The last US troops left Vietnam 43 years ago today

Blake Stilwell
Apr 2, 2018 9:40 AM PDT
1 minute read
Vietnam War photo

SUMMARY

In January 1973, the United States agreed to end direct combat operations in Vietnam. Under the provisions of the Paris Peace Accords, the fighting between North and South Vietnam was also temporarily halted. Though the accords were never ratified …

In January 1973, the United States agreed to end direct combat operations in Vietnam. Under the provisions of the Paris Peace Accords, the fighting between North and South Vietnam was also temporarily halted. Though the accords were never ratified by the Senate, on March 29, 1973 the last U.S. troops left Vietnam, ending more than twenty years of military assistance and eight years of direct combat support from the U.S. military. With only a handful of Marines left to guard the embassy in Saigon, the North Vietnamese government in Hanoi released the last 67 of its admitted prisoners of war.


Newly freed prisoners of war celebrate as their C-141A aircraft lifts off from Hanoi, North Vietnam, on Feb. 12, 1973, during Operation Homecoming. The mission included 54 C-141 flights between Feb. 12 and April 4, 1973, returning 591 POWs to American soil. (U.S. Air Force photo)

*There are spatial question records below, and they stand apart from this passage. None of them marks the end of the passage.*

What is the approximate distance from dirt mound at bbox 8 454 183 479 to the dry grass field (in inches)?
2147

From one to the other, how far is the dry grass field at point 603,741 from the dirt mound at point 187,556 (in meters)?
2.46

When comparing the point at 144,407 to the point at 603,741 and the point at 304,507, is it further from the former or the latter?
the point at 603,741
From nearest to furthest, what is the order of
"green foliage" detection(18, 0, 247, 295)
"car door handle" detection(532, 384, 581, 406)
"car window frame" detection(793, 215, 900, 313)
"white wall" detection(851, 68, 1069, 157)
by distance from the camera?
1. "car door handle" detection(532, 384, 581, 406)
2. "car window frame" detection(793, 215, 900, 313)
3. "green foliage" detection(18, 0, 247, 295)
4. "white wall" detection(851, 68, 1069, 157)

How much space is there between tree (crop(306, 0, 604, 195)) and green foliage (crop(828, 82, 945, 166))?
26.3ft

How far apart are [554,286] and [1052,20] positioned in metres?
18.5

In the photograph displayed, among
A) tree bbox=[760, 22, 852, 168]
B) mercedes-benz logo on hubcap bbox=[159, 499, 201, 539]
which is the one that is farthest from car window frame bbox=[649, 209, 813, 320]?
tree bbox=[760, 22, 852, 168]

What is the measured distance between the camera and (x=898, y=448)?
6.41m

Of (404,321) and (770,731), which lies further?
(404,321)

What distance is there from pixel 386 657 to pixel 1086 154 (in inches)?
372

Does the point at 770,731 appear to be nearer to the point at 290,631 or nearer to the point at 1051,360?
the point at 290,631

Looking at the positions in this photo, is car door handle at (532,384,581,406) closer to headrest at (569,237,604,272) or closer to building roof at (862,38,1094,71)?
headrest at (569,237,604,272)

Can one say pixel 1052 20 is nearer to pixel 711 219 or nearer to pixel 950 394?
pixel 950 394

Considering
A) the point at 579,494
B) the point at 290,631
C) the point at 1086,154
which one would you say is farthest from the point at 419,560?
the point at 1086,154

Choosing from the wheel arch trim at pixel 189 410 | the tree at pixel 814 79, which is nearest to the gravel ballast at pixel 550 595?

During World War II Ho Chi Minh fought alongside the American OSS against the Japanese. After the war, Ho declared an independent Vietnam but soon realized the West would restore French rule in what was then known as Indochina. With the help of Communist governments in China and the Soviet Union, Ho led an eight-year insurgency against the French, and the country was split in two in 1954.

The United States began to support South Vietnam as early as 1954. President Eisenhower pledged his unwavering support for the regime of Southern dictator Ngo Dinh Diem. The Diem regime arrested, tortured, and/or killed upwards of 100,000 people whom he suspected supported the Northern Communists. Diem would be killed in a coup in 1963.

Marines with Company G, 2d Battalion, 7th Marines, direct a concentration of fire at the enemy during Operation Allen Brook, 8 May 1968. (U.S. Marine Corps Photo).

In the 1960's North Vietnamese guerrillas, known as the Viet Cong (VC), began attacking villages and government institutions in the South. By 1965, the U.S. began to send over men and materiel in large numbers, escalating the conflict to a major war. By 1969, the peak of U.S. military involvement, more than half a million U.S. troops were involved in the war. The war included the largest aerial bombing campaigns in history. President Richard Nixon, who was elected on a platform of ending the war, oversaw a brief expansion. Before it ended, the air war expanded, and the conflict migrated into neighboring Cambodia and Laos (attempts to block Northern supply routes along the Ho Chi Minh Trail).

US Marines during Operation Dewey Canyon, A Shau Valley, Vietnam (Photo by Staff Sgt. Bob Jordan)

The U.S. left South Vietnam in 1973, but the fighting between North and South continued. The year 1974 would be the most costly one for the Army of the Republic of Vietnam (ARVN) in terms of combat losses. In 1975, Northern Communist forces captured the southern capital of Saigon and the country was unified as the Socialist Republic of Vietnam. Saigon was renamed Ho Chi Minh City. The last Americans were airlifted out on April 30, 1975.

A member of the CIA helps evacuees up a ladder onto an Air America helicopter on the roof of 22 Gia Long Street April 29, 1975, shortly before Saigon fell to advancing North Vietnamese troops.

More than three million people were killed in the Vietnam War, including 1.5 million civilians and 58,000 Americans. Ho Chi Minh would not survive the end of the war, dying in 1969. President Lyndon B. Johnson, who oversaw much of the escalation, would not live to see U.S. troops withdraw. He died in January 1973.